Na calçada, uma senhora de meia idade enxerga os olhinhos brilhantes do menino que passeia despreocupado no ônibus. Sempre dizia que não, mas no fundo queria muito ser mãe, sempre quis. Agora era tarde, estava velha demais.
A poucos passos um jovem casal passeia de mãos dadas. Cada um imerso em seus próprios pensamentos. O rapaz vê a coroa que caminha à frente e dá asas à imaginação. Tinha tara por mulheres mais velhas e aquele bumbum tinha o tamanho e o formato que ele mais cobiçava.

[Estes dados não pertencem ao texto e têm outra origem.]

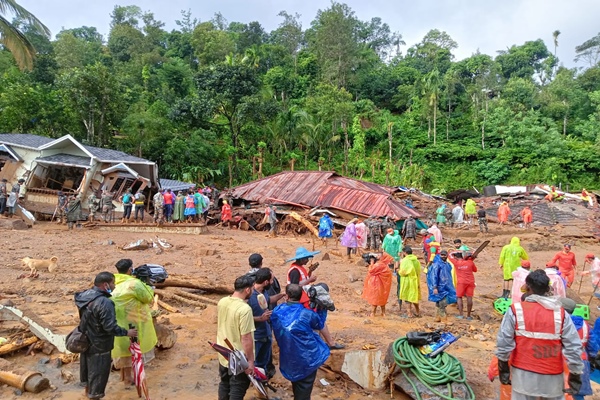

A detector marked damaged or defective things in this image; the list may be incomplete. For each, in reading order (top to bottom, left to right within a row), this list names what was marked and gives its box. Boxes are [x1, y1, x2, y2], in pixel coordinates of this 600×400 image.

broken roof structure [226, 170, 422, 219]
rusted tin roof sheet [226, 170, 422, 219]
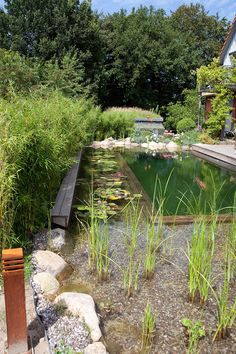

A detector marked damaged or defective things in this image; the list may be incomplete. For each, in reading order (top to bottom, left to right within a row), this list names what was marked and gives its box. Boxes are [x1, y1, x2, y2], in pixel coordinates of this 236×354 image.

rusted steel stake [2, 249, 30, 354]
rusty metal post [2, 249, 30, 354]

Encostado na porta de correr de uma loja falida, um mendigo finge dormir, mas acompanha o casal que passa. Roupas de marca, cortes de cabelo impecáveis, vida ganha. Lutava todos os dias por um prato de comida, mas não culpava ninguém por suas desgraças. Trocava o prato de comida que fosse por mais uma dose. De preferência direto na veia.

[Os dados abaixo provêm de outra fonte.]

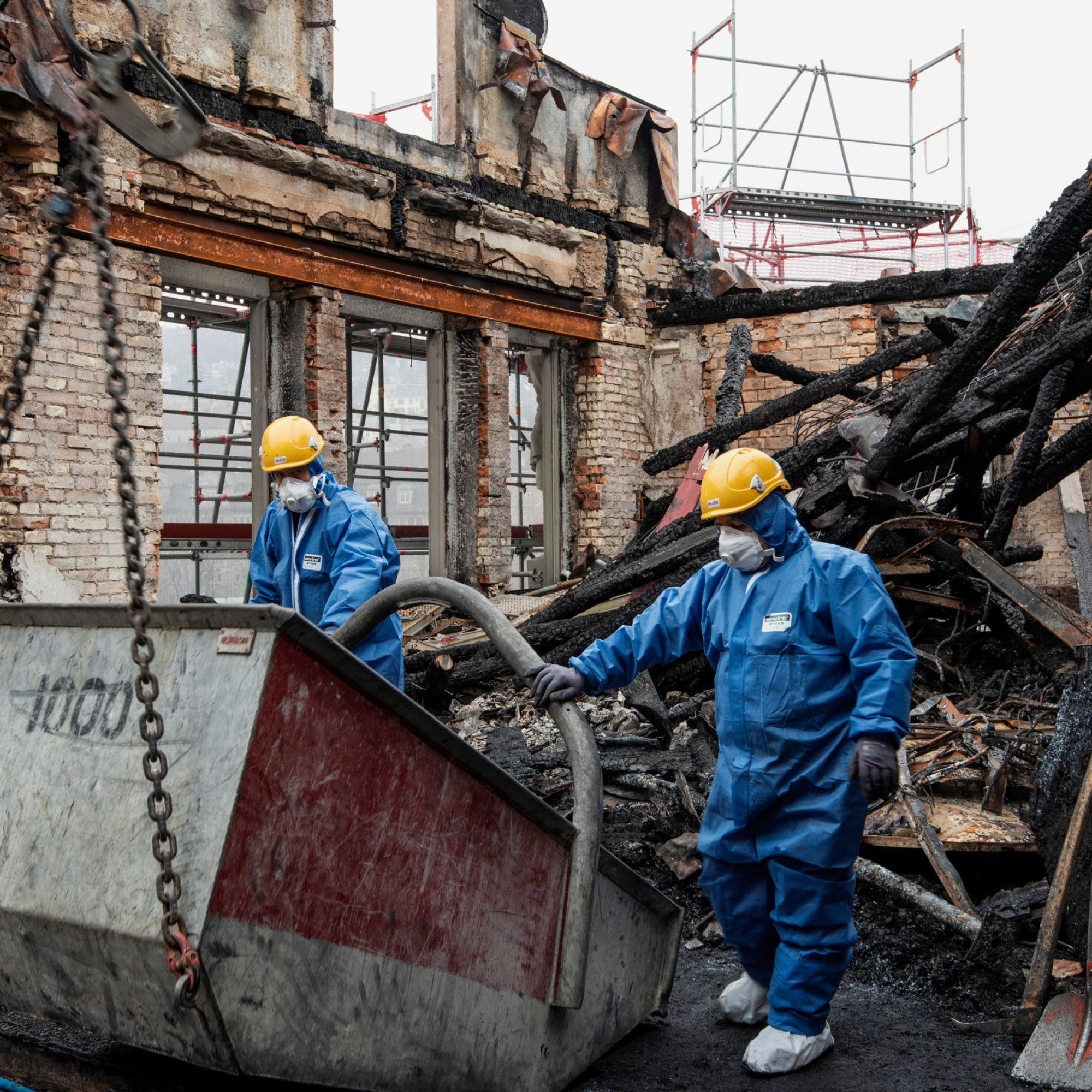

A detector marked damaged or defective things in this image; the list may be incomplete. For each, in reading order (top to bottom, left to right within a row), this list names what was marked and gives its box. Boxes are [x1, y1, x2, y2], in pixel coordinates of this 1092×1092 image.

rusted metal [75, 205, 607, 341]
charred wooden beam [646, 263, 1005, 323]
charred wooden beam [865, 159, 1092, 485]
charred wooden beam [642, 328, 943, 474]
rusted metal [961, 537, 1092, 646]
rusted metal [900, 747, 978, 917]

Estressado, um senhor de cabelos branquinhos passa olhando tudo ao redor. Pensa em como vai conseguir terminar o mês só com sua aposentadoria. Não dá pra viver de forma digna e ser honesto ao mesmo tempo. Teria que escolher. Quem dera não tivesse que se preocupar com isso, como aquele mendigo. Sujo, faminto, mas dormindo em horário comercial de um dia útil.

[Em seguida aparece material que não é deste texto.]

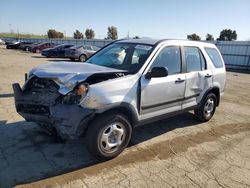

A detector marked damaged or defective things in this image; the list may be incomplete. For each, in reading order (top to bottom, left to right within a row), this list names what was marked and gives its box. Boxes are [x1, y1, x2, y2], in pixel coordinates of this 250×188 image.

hood damage [27, 61, 127, 94]
damaged front bumper [11, 83, 94, 139]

A estagiária mal começou sua carreira e está por um fio. Sobrecarregada com tanto trabalho, nem sabe por onde começar suas tarefas. Já paga a previdência, e conta os anos que faltam para se aposentar. Aquele senhor, por exemplo: passeia a hora que quer. Nem precisa pagar ônibus. Mas falta muito ainda. Falta tudo!
De bicicleta o entregador escuta seu walkman enquanto procura o número do prédio em que deve deixar o pacote. Tem fome, e não ajuda em nada ficar entregando sanduíches por aí. Do seu destino sai aquela gatinha, a estagiária. Cara, quando teria coragem de falar com ela? Essa sim era para casar, tinha um futuro e tanto.
De terno, gravata e pasta na mão o advogado percorre o caminho de seu carro até o escritório. Faltava mais uma quadra e parecia que ia morrer. Suava por causa do calor e amaldiçoava a vida por não ter uma vaguinha mais perto. De que adiantava ser um dos sócios do escritório e sofrer desse jeito? Queria estar como aquele rapaz, que passa o dia trabalhando de bermuda e camiseta, guiando uma bicicleta. Trocaria na mesma hora se desse para manter seu salário.
Biu largou a faculdade no primeiro semestre. Sonha em voltar e, algum dia, trabalhar em um escritório, andar chique e elegante de terno e gravata, como aquele cara. Por enquanto, não tinha jeito, precisava dar duro fazendo bicos de homem-aranha.